A key theory I was taught in Ag Economics 101 was that of supply and demand. The basic premise is that as supplies increase, prices decline and demand begins to improve. As demand improves, prices increase. Prices eventually will have to increase to allocate scarce supplies.

Through the 1970s and into the early '90s the soybean market was a textbook example. Soybean prices rallied to over $10 three times in the 1970-89 period and to over $8 nine times. This price action, along with poorly conceived U.S. embargoes, gave a huge incentive for farmers to expand bean acreage in South America.

In the last 20 years we've been in fundamental situations that are more negative than the current situation, yet prices aren't as low. What's changed? Why have prices gone so low, andwhat will ever make them come back?

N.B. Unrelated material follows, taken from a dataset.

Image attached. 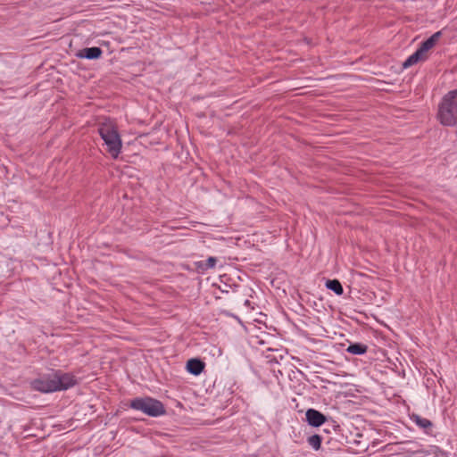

The answer is not in conventional economics. The economic fact never explained in college is that the cost and availability of money has more to do with price than supply or demand.

Review the M-3 money supply chart (see printed article). Think back and review what has happened to commodity prices and the U.S. farm economy over the last 30 years. During the 1960s and late '70s, commodity prices and land values soared. The U.S. was financing the Vietnam war and the war on poverty by printing more money.

Money supply as measured by M-3 expanded by 13.3% from 1971 to '73. But in 1980, the party was over as major changes were made in the nation's economic policies. From 1980 to '86, a concerted effort was made to slow inflation and strengthen the dollar. Interest rates were increased; commodity prices, land values and the inflation rate dropped sharply.

That tight money policy stayed in place through '92. Now the U.S. government is again increasing the nation's money supply with a high percentage of money going into the stock market.

We're now in a fast-changing global economy and some of the global economic problems are hitting U.S. soybean farmers in their pocketbooks.

One key change in the world economy in the last two years has been the collapse in currency values in many Pacific Rim nations. Many countries that have been hit hard buy a huge amount of U.S. farm products.

This drop in currency value has had a deflationary impact and has acted like a huge drop in money supply in those nations.

There are no easy solutions to the current profit crunch, but we certainly can change some of the key policies that have made the agricultural recession worse.

First, increase global liquidity and institute a monetary policy that creates growth and allows for economic expansion throughout the world. The G-7 economic ministers and our own Federal Reserve Board are so concerned with inflation that they've created a deflationary spiral that continues to pressure commodity prices lower.

Second, have USDA aggressively use the Export Enhancement Program to get U.S. soybeans, soybean meal and oil, wheat, corn, cattle and hogs exported.

Third, provide loans, grants or whatever it takes to help foreign nations that are our good customers and allies turn the economic corner.